Sunday 31 March 2013

ASE session: asking good questions

Why are good questions important?


Robin Millar of York University began this session with the comments:

  • Assessment is the most significant driver of real change.
  • Defines real learning goals
  • It provides an "operational definition" of what the learning means.


I would have to agree with all of the sentiments above.


The emphasis on quality of written communication has changed the way many science departments teach. It was the six mark questions that have driven this.

Range of learning intentions:

  1. Recall
  2. Understand ideas and models
  3. Present and analyse information
  4. Carry out standard procedures
  5. Process display and interpret information

We were introduced to the York Science Project. Where questions are being written to check understanding.

We were told: "York Science is about checking understanding. Interested in writing good questions that check understanding. You can't see understanding, you can only check it."

I knew this already because I have been using York Science Resources in my lessons. The questions/activities are useful because they not only give an idea about what the students don't know, but what they do believe and in some cases how strongly.

Mary Whitehouse described some way of questioning: construct an explanation;

  • chose sentences from multiple choice to make explanation - see second photo,
  • chose true sentences from a list,
  • identify ideas from text (directed activity related to text)





Carol Davenport then spoke about writing exam questions. To be honest it is a topic I haven't thought much about before. The exam papers arrive, the students complain, I say "oh dear they won't know how to do that", and that is as far as it goes.

Carol described that when she writes for the exam board she starts with the point on the specification and writes an answer that related to that point.
Then find the context and the question.
The process for writing an exam question is quite involved. The question goes through several drafts and revisions and is seen and reviewed by a lot of people. Even though it doesn't feel like that when I see the final paper!

Consider "is your question going to get the answer you think it will?"



Finally Mary Whitehouse showed us an example of a poor question.

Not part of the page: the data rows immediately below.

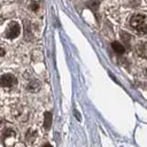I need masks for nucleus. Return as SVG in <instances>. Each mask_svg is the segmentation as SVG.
<instances>
[{
  "label": "nucleus",
  "mask_w": 147,
  "mask_h": 147,
  "mask_svg": "<svg viewBox=\"0 0 147 147\" xmlns=\"http://www.w3.org/2000/svg\"><path fill=\"white\" fill-rule=\"evenodd\" d=\"M136 52L141 57H147V42H139L136 47Z\"/></svg>",
  "instance_id": "nucleus-4"
},
{
  "label": "nucleus",
  "mask_w": 147,
  "mask_h": 147,
  "mask_svg": "<svg viewBox=\"0 0 147 147\" xmlns=\"http://www.w3.org/2000/svg\"><path fill=\"white\" fill-rule=\"evenodd\" d=\"M111 47H113V49H114L117 54H123V53L125 52L124 46H123L122 44H119L118 41H114V42L111 44Z\"/></svg>",
  "instance_id": "nucleus-6"
},
{
  "label": "nucleus",
  "mask_w": 147,
  "mask_h": 147,
  "mask_svg": "<svg viewBox=\"0 0 147 147\" xmlns=\"http://www.w3.org/2000/svg\"><path fill=\"white\" fill-rule=\"evenodd\" d=\"M37 138V136H36V132L34 131H32V130H30L28 133H26V136H25V140H26V142L28 144H30V145H32V144H34L36 142V139Z\"/></svg>",
  "instance_id": "nucleus-5"
},
{
  "label": "nucleus",
  "mask_w": 147,
  "mask_h": 147,
  "mask_svg": "<svg viewBox=\"0 0 147 147\" xmlns=\"http://www.w3.org/2000/svg\"><path fill=\"white\" fill-rule=\"evenodd\" d=\"M44 147H52V146H51V145H48V144H47V145H45V146H44Z\"/></svg>",
  "instance_id": "nucleus-10"
},
{
  "label": "nucleus",
  "mask_w": 147,
  "mask_h": 147,
  "mask_svg": "<svg viewBox=\"0 0 147 147\" xmlns=\"http://www.w3.org/2000/svg\"><path fill=\"white\" fill-rule=\"evenodd\" d=\"M16 84V78L11 74H5L1 76V85L3 87H11Z\"/></svg>",
  "instance_id": "nucleus-3"
},
{
  "label": "nucleus",
  "mask_w": 147,
  "mask_h": 147,
  "mask_svg": "<svg viewBox=\"0 0 147 147\" xmlns=\"http://www.w3.org/2000/svg\"><path fill=\"white\" fill-rule=\"evenodd\" d=\"M146 75H147V69H146Z\"/></svg>",
  "instance_id": "nucleus-11"
},
{
  "label": "nucleus",
  "mask_w": 147,
  "mask_h": 147,
  "mask_svg": "<svg viewBox=\"0 0 147 147\" xmlns=\"http://www.w3.org/2000/svg\"><path fill=\"white\" fill-rule=\"evenodd\" d=\"M52 125V114L51 113H45V121H44V126L45 129H49Z\"/></svg>",
  "instance_id": "nucleus-7"
},
{
  "label": "nucleus",
  "mask_w": 147,
  "mask_h": 147,
  "mask_svg": "<svg viewBox=\"0 0 147 147\" xmlns=\"http://www.w3.org/2000/svg\"><path fill=\"white\" fill-rule=\"evenodd\" d=\"M38 88H39V83L38 82H31L28 85V90L31 91V92H36Z\"/></svg>",
  "instance_id": "nucleus-8"
},
{
  "label": "nucleus",
  "mask_w": 147,
  "mask_h": 147,
  "mask_svg": "<svg viewBox=\"0 0 147 147\" xmlns=\"http://www.w3.org/2000/svg\"><path fill=\"white\" fill-rule=\"evenodd\" d=\"M20 32H21V26H20V24L16 23V22H13V23H10V25L8 26L7 32H6V36H7L8 38L13 39V38H16V37L20 34Z\"/></svg>",
  "instance_id": "nucleus-2"
},
{
  "label": "nucleus",
  "mask_w": 147,
  "mask_h": 147,
  "mask_svg": "<svg viewBox=\"0 0 147 147\" xmlns=\"http://www.w3.org/2000/svg\"><path fill=\"white\" fill-rule=\"evenodd\" d=\"M146 16L136 14L130 18V25L131 28L138 33V34H146L147 33V24H146Z\"/></svg>",
  "instance_id": "nucleus-1"
},
{
  "label": "nucleus",
  "mask_w": 147,
  "mask_h": 147,
  "mask_svg": "<svg viewBox=\"0 0 147 147\" xmlns=\"http://www.w3.org/2000/svg\"><path fill=\"white\" fill-rule=\"evenodd\" d=\"M31 8H32V10H37L38 9V5L37 3H32L31 5Z\"/></svg>",
  "instance_id": "nucleus-9"
}]
</instances>
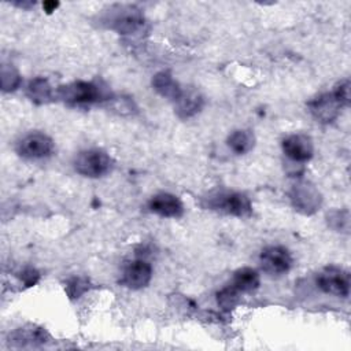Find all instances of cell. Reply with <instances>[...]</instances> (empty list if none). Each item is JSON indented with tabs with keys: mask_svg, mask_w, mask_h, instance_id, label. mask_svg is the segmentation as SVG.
<instances>
[{
	"mask_svg": "<svg viewBox=\"0 0 351 351\" xmlns=\"http://www.w3.org/2000/svg\"><path fill=\"white\" fill-rule=\"evenodd\" d=\"M229 285L239 293L252 292L259 287V274L255 269L241 267L233 273Z\"/></svg>",
	"mask_w": 351,
	"mask_h": 351,
	"instance_id": "14",
	"label": "cell"
},
{
	"mask_svg": "<svg viewBox=\"0 0 351 351\" xmlns=\"http://www.w3.org/2000/svg\"><path fill=\"white\" fill-rule=\"evenodd\" d=\"M152 86L160 96L171 100L173 103L177 100V97L182 92V88L180 86V84L167 71H160L155 74L152 78Z\"/></svg>",
	"mask_w": 351,
	"mask_h": 351,
	"instance_id": "15",
	"label": "cell"
},
{
	"mask_svg": "<svg viewBox=\"0 0 351 351\" xmlns=\"http://www.w3.org/2000/svg\"><path fill=\"white\" fill-rule=\"evenodd\" d=\"M318 287L325 292L335 296L347 298L350 293V274L347 270L328 266L317 277Z\"/></svg>",
	"mask_w": 351,
	"mask_h": 351,
	"instance_id": "7",
	"label": "cell"
},
{
	"mask_svg": "<svg viewBox=\"0 0 351 351\" xmlns=\"http://www.w3.org/2000/svg\"><path fill=\"white\" fill-rule=\"evenodd\" d=\"M112 167L111 156L101 149H85L80 152L74 159V169L77 173L85 177H101L106 176Z\"/></svg>",
	"mask_w": 351,
	"mask_h": 351,
	"instance_id": "3",
	"label": "cell"
},
{
	"mask_svg": "<svg viewBox=\"0 0 351 351\" xmlns=\"http://www.w3.org/2000/svg\"><path fill=\"white\" fill-rule=\"evenodd\" d=\"M0 75H1L0 77V80H1V89L4 92H12L21 84V75H19L18 70L12 64H3Z\"/></svg>",
	"mask_w": 351,
	"mask_h": 351,
	"instance_id": "19",
	"label": "cell"
},
{
	"mask_svg": "<svg viewBox=\"0 0 351 351\" xmlns=\"http://www.w3.org/2000/svg\"><path fill=\"white\" fill-rule=\"evenodd\" d=\"M53 141L41 132H33L22 137L16 144V152L26 159H43L52 154Z\"/></svg>",
	"mask_w": 351,
	"mask_h": 351,
	"instance_id": "6",
	"label": "cell"
},
{
	"mask_svg": "<svg viewBox=\"0 0 351 351\" xmlns=\"http://www.w3.org/2000/svg\"><path fill=\"white\" fill-rule=\"evenodd\" d=\"M27 97L36 104H45L53 99V90L47 78L36 77L26 86Z\"/></svg>",
	"mask_w": 351,
	"mask_h": 351,
	"instance_id": "17",
	"label": "cell"
},
{
	"mask_svg": "<svg viewBox=\"0 0 351 351\" xmlns=\"http://www.w3.org/2000/svg\"><path fill=\"white\" fill-rule=\"evenodd\" d=\"M88 289V281L81 277H75L70 280L66 285V292L70 296V299H75L81 296Z\"/></svg>",
	"mask_w": 351,
	"mask_h": 351,
	"instance_id": "21",
	"label": "cell"
},
{
	"mask_svg": "<svg viewBox=\"0 0 351 351\" xmlns=\"http://www.w3.org/2000/svg\"><path fill=\"white\" fill-rule=\"evenodd\" d=\"M203 104V96L197 90L188 88L182 89L181 95L174 101V110L180 118L185 119L196 115L202 110Z\"/></svg>",
	"mask_w": 351,
	"mask_h": 351,
	"instance_id": "13",
	"label": "cell"
},
{
	"mask_svg": "<svg viewBox=\"0 0 351 351\" xmlns=\"http://www.w3.org/2000/svg\"><path fill=\"white\" fill-rule=\"evenodd\" d=\"M21 277H22L23 282H25L27 287H30V285H33V284L37 282V280H38V273H37L34 269H26V270H23V273H22Z\"/></svg>",
	"mask_w": 351,
	"mask_h": 351,
	"instance_id": "23",
	"label": "cell"
},
{
	"mask_svg": "<svg viewBox=\"0 0 351 351\" xmlns=\"http://www.w3.org/2000/svg\"><path fill=\"white\" fill-rule=\"evenodd\" d=\"M239 292H236L229 284L222 288L218 293H217V300H218V304L225 308V310H230L232 307L236 306V303L239 302Z\"/></svg>",
	"mask_w": 351,
	"mask_h": 351,
	"instance_id": "20",
	"label": "cell"
},
{
	"mask_svg": "<svg viewBox=\"0 0 351 351\" xmlns=\"http://www.w3.org/2000/svg\"><path fill=\"white\" fill-rule=\"evenodd\" d=\"M47 337H48V335L43 328L30 325V326H23V328H19V329L14 330L10 335V341L14 346H22L23 347V346H27V344L34 346V344L44 343Z\"/></svg>",
	"mask_w": 351,
	"mask_h": 351,
	"instance_id": "16",
	"label": "cell"
},
{
	"mask_svg": "<svg viewBox=\"0 0 351 351\" xmlns=\"http://www.w3.org/2000/svg\"><path fill=\"white\" fill-rule=\"evenodd\" d=\"M308 108L311 115L321 123H330L333 122L339 114L340 108L343 106L339 103V100L333 96V93H322L313 99L308 103Z\"/></svg>",
	"mask_w": 351,
	"mask_h": 351,
	"instance_id": "11",
	"label": "cell"
},
{
	"mask_svg": "<svg viewBox=\"0 0 351 351\" xmlns=\"http://www.w3.org/2000/svg\"><path fill=\"white\" fill-rule=\"evenodd\" d=\"M254 144H255V136L251 130H247V129L234 130L228 137L229 148L239 155H243L251 151L254 148Z\"/></svg>",
	"mask_w": 351,
	"mask_h": 351,
	"instance_id": "18",
	"label": "cell"
},
{
	"mask_svg": "<svg viewBox=\"0 0 351 351\" xmlns=\"http://www.w3.org/2000/svg\"><path fill=\"white\" fill-rule=\"evenodd\" d=\"M332 93L343 107H347L350 104V81L343 80V81L337 82L333 88Z\"/></svg>",
	"mask_w": 351,
	"mask_h": 351,
	"instance_id": "22",
	"label": "cell"
},
{
	"mask_svg": "<svg viewBox=\"0 0 351 351\" xmlns=\"http://www.w3.org/2000/svg\"><path fill=\"white\" fill-rule=\"evenodd\" d=\"M15 5L27 10V8H30L32 5H34V3H32V1H22V3H15Z\"/></svg>",
	"mask_w": 351,
	"mask_h": 351,
	"instance_id": "25",
	"label": "cell"
},
{
	"mask_svg": "<svg viewBox=\"0 0 351 351\" xmlns=\"http://www.w3.org/2000/svg\"><path fill=\"white\" fill-rule=\"evenodd\" d=\"M284 154L293 162H307L314 154V144L310 136L303 133H295L287 136L282 143Z\"/></svg>",
	"mask_w": 351,
	"mask_h": 351,
	"instance_id": "10",
	"label": "cell"
},
{
	"mask_svg": "<svg viewBox=\"0 0 351 351\" xmlns=\"http://www.w3.org/2000/svg\"><path fill=\"white\" fill-rule=\"evenodd\" d=\"M289 199L295 210L306 215L314 214L317 210H319L322 203L319 191L307 181H300L295 184L289 192Z\"/></svg>",
	"mask_w": 351,
	"mask_h": 351,
	"instance_id": "4",
	"label": "cell"
},
{
	"mask_svg": "<svg viewBox=\"0 0 351 351\" xmlns=\"http://www.w3.org/2000/svg\"><path fill=\"white\" fill-rule=\"evenodd\" d=\"M208 206L214 210L234 215L247 217L251 214L252 206L247 195L240 192H219L210 197Z\"/></svg>",
	"mask_w": 351,
	"mask_h": 351,
	"instance_id": "5",
	"label": "cell"
},
{
	"mask_svg": "<svg viewBox=\"0 0 351 351\" xmlns=\"http://www.w3.org/2000/svg\"><path fill=\"white\" fill-rule=\"evenodd\" d=\"M259 261L263 271L271 276L284 274L292 266V256L289 251L281 245H270L262 250Z\"/></svg>",
	"mask_w": 351,
	"mask_h": 351,
	"instance_id": "8",
	"label": "cell"
},
{
	"mask_svg": "<svg viewBox=\"0 0 351 351\" xmlns=\"http://www.w3.org/2000/svg\"><path fill=\"white\" fill-rule=\"evenodd\" d=\"M58 7H59V3H58V1H44V4H43L44 11H47L48 14L52 12V11H55Z\"/></svg>",
	"mask_w": 351,
	"mask_h": 351,
	"instance_id": "24",
	"label": "cell"
},
{
	"mask_svg": "<svg viewBox=\"0 0 351 351\" xmlns=\"http://www.w3.org/2000/svg\"><path fill=\"white\" fill-rule=\"evenodd\" d=\"M151 277V265L144 259H136L123 266L121 284L130 289H141L149 284Z\"/></svg>",
	"mask_w": 351,
	"mask_h": 351,
	"instance_id": "9",
	"label": "cell"
},
{
	"mask_svg": "<svg viewBox=\"0 0 351 351\" xmlns=\"http://www.w3.org/2000/svg\"><path fill=\"white\" fill-rule=\"evenodd\" d=\"M148 208L149 211L166 218H178L184 213L181 200L177 196L165 192L152 196L148 202Z\"/></svg>",
	"mask_w": 351,
	"mask_h": 351,
	"instance_id": "12",
	"label": "cell"
},
{
	"mask_svg": "<svg viewBox=\"0 0 351 351\" xmlns=\"http://www.w3.org/2000/svg\"><path fill=\"white\" fill-rule=\"evenodd\" d=\"M108 11L104 21L119 34H136L144 27V16L134 5H112Z\"/></svg>",
	"mask_w": 351,
	"mask_h": 351,
	"instance_id": "1",
	"label": "cell"
},
{
	"mask_svg": "<svg viewBox=\"0 0 351 351\" xmlns=\"http://www.w3.org/2000/svg\"><path fill=\"white\" fill-rule=\"evenodd\" d=\"M56 96L67 104H90L107 99L103 88L95 82L75 81L58 89Z\"/></svg>",
	"mask_w": 351,
	"mask_h": 351,
	"instance_id": "2",
	"label": "cell"
}]
</instances>
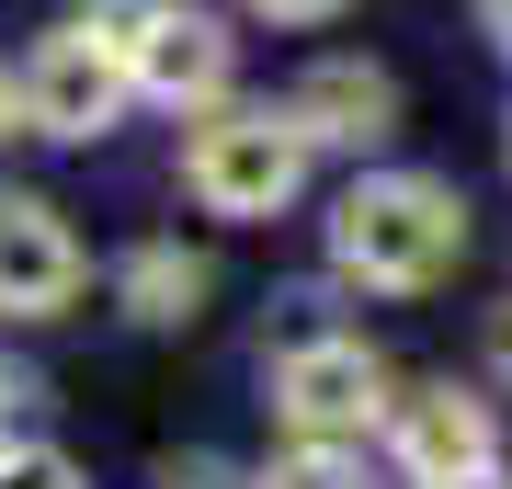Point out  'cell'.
<instances>
[{"instance_id": "obj_1", "label": "cell", "mask_w": 512, "mask_h": 489, "mask_svg": "<svg viewBox=\"0 0 512 489\" xmlns=\"http://www.w3.org/2000/svg\"><path fill=\"white\" fill-rule=\"evenodd\" d=\"M330 251H342V273L410 296V285H433V273H456L467 205H456V182H433V171H376V182H353V194H342Z\"/></svg>"}, {"instance_id": "obj_2", "label": "cell", "mask_w": 512, "mask_h": 489, "mask_svg": "<svg viewBox=\"0 0 512 489\" xmlns=\"http://www.w3.org/2000/svg\"><path fill=\"white\" fill-rule=\"evenodd\" d=\"M183 182L217 205V217H274L296 182H308V137H296V114H274V103L205 114L194 148H183Z\"/></svg>"}, {"instance_id": "obj_3", "label": "cell", "mask_w": 512, "mask_h": 489, "mask_svg": "<svg viewBox=\"0 0 512 489\" xmlns=\"http://www.w3.org/2000/svg\"><path fill=\"white\" fill-rule=\"evenodd\" d=\"M274 410H285L308 444H353V433L387 410V364H376L365 342H308V353L274 364Z\"/></svg>"}, {"instance_id": "obj_4", "label": "cell", "mask_w": 512, "mask_h": 489, "mask_svg": "<svg viewBox=\"0 0 512 489\" xmlns=\"http://www.w3.org/2000/svg\"><path fill=\"white\" fill-rule=\"evenodd\" d=\"M126 91H137V80H126V57H114V46H92V35L69 23V35H46V46H35V69H23V91H12V103L35 114L46 137H103Z\"/></svg>"}, {"instance_id": "obj_5", "label": "cell", "mask_w": 512, "mask_h": 489, "mask_svg": "<svg viewBox=\"0 0 512 489\" xmlns=\"http://www.w3.org/2000/svg\"><path fill=\"white\" fill-rule=\"evenodd\" d=\"M80 285V239L46 194H0V319H46Z\"/></svg>"}, {"instance_id": "obj_6", "label": "cell", "mask_w": 512, "mask_h": 489, "mask_svg": "<svg viewBox=\"0 0 512 489\" xmlns=\"http://www.w3.org/2000/svg\"><path fill=\"white\" fill-rule=\"evenodd\" d=\"M296 137L308 148H376L387 114H399V91H387V69H365V57H319L308 80H296Z\"/></svg>"}, {"instance_id": "obj_7", "label": "cell", "mask_w": 512, "mask_h": 489, "mask_svg": "<svg viewBox=\"0 0 512 489\" xmlns=\"http://www.w3.org/2000/svg\"><path fill=\"white\" fill-rule=\"evenodd\" d=\"M399 455H410L421 489L478 478V467H490V410H478L467 387H410V399H399Z\"/></svg>"}, {"instance_id": "obj_8", "label": "cell", "mask_w": 512, "mask_h": 489, "mask_svg": "<svg viewBox=\"0 0 512 489\" xmlns=\"http://www.w3.org/2000/svg\"><path fill=\"white\" fill-rule=\"evenodd\" d=\"M126 80L160 91V103H217V91H228V35H217L205 12H160V23L137 35Z\"/></svg>"}, {"instance_id": "obj_9", "label": "cell", "mask_w": 512, "mask_h": 489, "mask_svg": "<svg viewBox=\"0 0 512 489\" xmlns=\"http://www.w3.org/2000/svg\"><path fill=\"white\" fill-rule=\"evenodd\" d=\"M194 296H205V262H183L171 239L126 262V308H137V319H160V330H171V319H194Z\"/></svg>"}, {"instance_id": "obj_10", "label": "cell", "mask_w": 512, "mask_h": 489, "mask_svg": "<svg viewBox=\"0 0 512 489\" xmlns=\"http://www.w3.org/2000/svg\"><path fill=\"white\" fill-rule=\"evenodd\" d=\"M274 489H365V478L342 467V444H308V455H285V467H274Z\"/></svg>"}, {"instance_id": "obj_11", "label": "cell", "mask_w": 512, "mask_h": 489, "mask_svg": "<svg viewBox=\"0 0 512 489\" xmlns=\"http://www.w3.org/2000/svg\"><path fill=\"white\" fill-rule=\"evenodd\" d=\"M0 489H80L69 455H0Z\"/></svg>"}, {"instance_id": "obj_12", "label": "cell", "mask_w": 512, "mask_h": 489, "mask_svg": "<svg viewBox=\"0 0 512 489\" xmlns=\"http://www.w3.org/2000/svg\"><path fill=\"white\" fill-rule=\"evenodd\" d=\"M251 12H274V23H330L342 0H251Z\"/></svg>"}, {"instance_id": "obj_13", "label": "cell", "mask_w": 512, "mask_h": 489, "mask_svg": "<svg viewBox=\"0 0 512 489\" xmlns=\"http://www.w3.org/2000/svg\"><path fill=\"white\" fill-rule=\"evenodd\" d=\"M490 364H501V376H512V308L490 319Z\"/></svg>"}, {"instance_id": "obj_14", "label": "cell", "mask_w": 512, "mask_h": 489, "mask_svg": "<svg viewBox=\"0 0 512 489\" xmlns=\"http://www.w3.org/2000/svg\"><path fill=\"white\" fill-rule=\"evenodd\" d=\"M478 23H490V35H501V46H512V0H478Z\"/></svg>"}, {"instance_id": "obj_15", "label": "cell", "mask_w": 512, "mask_h": 489, "mask_svg": "<svg viewBox=\"0 0 512 489\" xmlns=\"http://www.w3.org/2000/svg\"><path fill=\"white\" fill-rule=\"evenodd\" d=\"M444 489H501V467H478V478H444Z\"/></svg>"}, {"instance_id": "obj_16", "label": "cell", "mask_w": 512, "mask_h": 489, "mask_svg": "<svg viewBox=\"0 0 512 489\" xmlns=\"http://www.w3.org/2000/svg\"><path fill=\"white\" fill-rule=\"evenodd\" d=\"M0 126H12V80H0Z\"/></svg>"}]
</instances>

What makes a good question?



While the top photograph shows a version of the question suitable for American students talk of "sidewalk" and an image of a parking meter may confuse UK students. The word "crack" could also cause confusion.

Below is an edited version of the same question.



Teachers download questions from all sort of places, so be aware of the question.

I know I have selected activities that once the students start them I realise are poorly worded. However, I find that end of topic tests from published schemes of work are the most poor; students struggling to interpret the question and access the marks.

Project 2061 was mentioned as the source of questions. But US based and biased towards US language.

Finally Robin Millar said when summing up:

  • Question doesn't need to be perfect, just good enough to do a job... Back and forth with writing questions.